La notoriété, croit-on, est devenue un critère incontournable pour accéder rapidement à la politique. Or, cette réalité n’est pas nouvelle.
Lorsqu’à la fin des années cinquante René Lévesque a décidé de quitter Point de mire, son émission culte à la télévision de Radio-Canada, il est entré en politique avec tous les honneurs dus à sa réputation. Lévesque possédait des qualités journalistiques exceptionnelles. Son influence sur les Québécois, qui buvaient ses paroles sensées, modérées et modernes, lui a permis de devenir une des figures emblématiques de la Révolution tranquille.
Son expérience comme grand repor-ter à dimension internationale et son allergie à la vision « nationaleuse », conservatrice et paroissiale, dirons--nous, de Maurice Duplessis et de son Union nationale ont justifié amplement qu’il se joigne au PLQ, dont le slogan était « Il faut que ça change » lors de la campagne de 1960, et « Maîtres chez nous » lors d’une seconde élection en 1962.
On connaît la suite.

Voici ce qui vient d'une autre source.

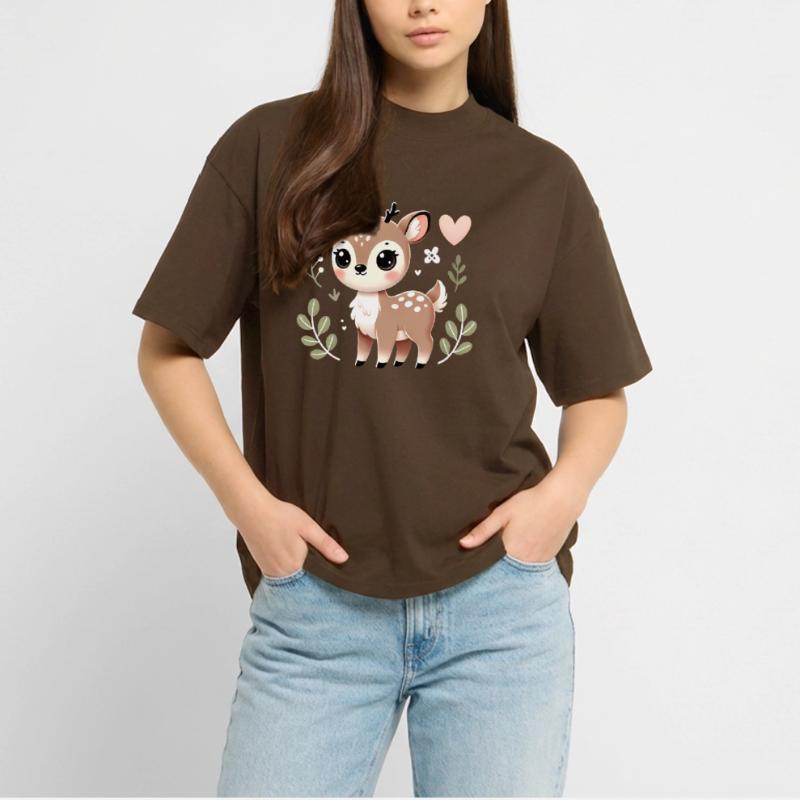 Adorable_D T-shirt bio Blaster 2.0 coupe oversize Stanley/Stella Unisexe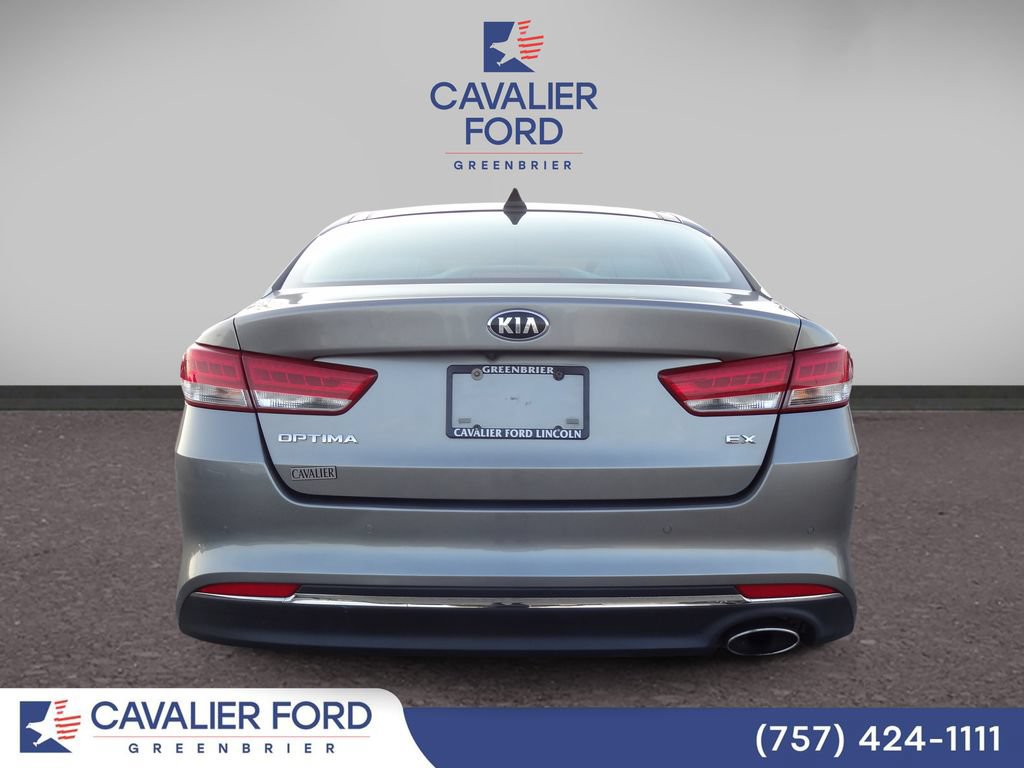 Used 2017 Kia Optima EX w/ Premium Package FWD image 3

René Lévesque a fondé le Parti québécois en 1968. Le reste appartient à l’Histoire et personne ne peut nier que la longue agonie du PQ est le résultat du second échec référendaire de 1995.
Sauveur
Depuis, devenu un parti douloureux auquel s’accrochent de vieux militants blessés, mais courageux, et des plus jeunes refusant l’inéluctable, protégés par leur naïveté et leur besoin de rêver l’avenir, le PQ cherche un sauveur extérieur.

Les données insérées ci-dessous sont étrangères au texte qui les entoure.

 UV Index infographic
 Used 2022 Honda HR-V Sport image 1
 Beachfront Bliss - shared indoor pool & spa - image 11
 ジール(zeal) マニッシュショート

À notre époque où des humoristes et comédiens en Ukraine, en Italie, au Venezuela – et on a envie d’écrire au Canada également – sont attirés par l’avant-scène absolue qu’est le pouvoir politique au plus haut niveau, Guy Nantel a choisi sa voie naturelle.
Le sondage Léger paru hier dans Le Journal n’étonnera que ceux qui ne comprennent pas le découragement des militants péquistes, qui accordent un appui de 38 % à leur nouvel espoir Guy Nantel. Celui-ci écrase Sylvain Gaudreault (16 % d’appui), l’ancien ministre à l’expérience politique classique et rassurante.
Rupture
Les jeunes cherchent à rompre avec les anciens, un réflexe vieux comme le monde. Après René Lévesque, et en passant par Jacques Parizeau, Lucien Bouchard et tous les autres chefs, on en arrive à Guy Nantel, le comique grinçant, intelligent certes, mais arrogant. On changera peut-être de planète politique avec lui.

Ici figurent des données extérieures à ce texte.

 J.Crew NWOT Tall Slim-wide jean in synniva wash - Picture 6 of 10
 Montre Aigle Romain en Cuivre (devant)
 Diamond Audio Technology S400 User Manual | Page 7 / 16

Guy Nantel et son entourage ont vite révélé leur modus operandi. Cinglants avec les médias, contrôlant les Facebook et autres projectiles technologiques, ils annoncent leur manière de faire de la politique. Le nouveau candidat assure qu’il ne pratique pas la langue de bois. On le croit volontiers, mais la langue dans le vinaigre dont il use sur scène n’est peut-être pas recommandée pour pratiquer l’empathie et l’humilité dans ses contacts avec les citoyens.
La politique lorsqu’elle est une farce se dénature. Contrairement à ce qu’affirme Guy Nantel, la politique et l’humour n’ont pas le même objectif. Est-ce pour faire rire qu’il prône l’ajout d’un symbole anglais au drapeau du Québec, une reconnaissance officielle de l’anglais comme langue minoritaire du Québec et un affichage multiculturel? M’est avis que plusieurs vont rire jaune.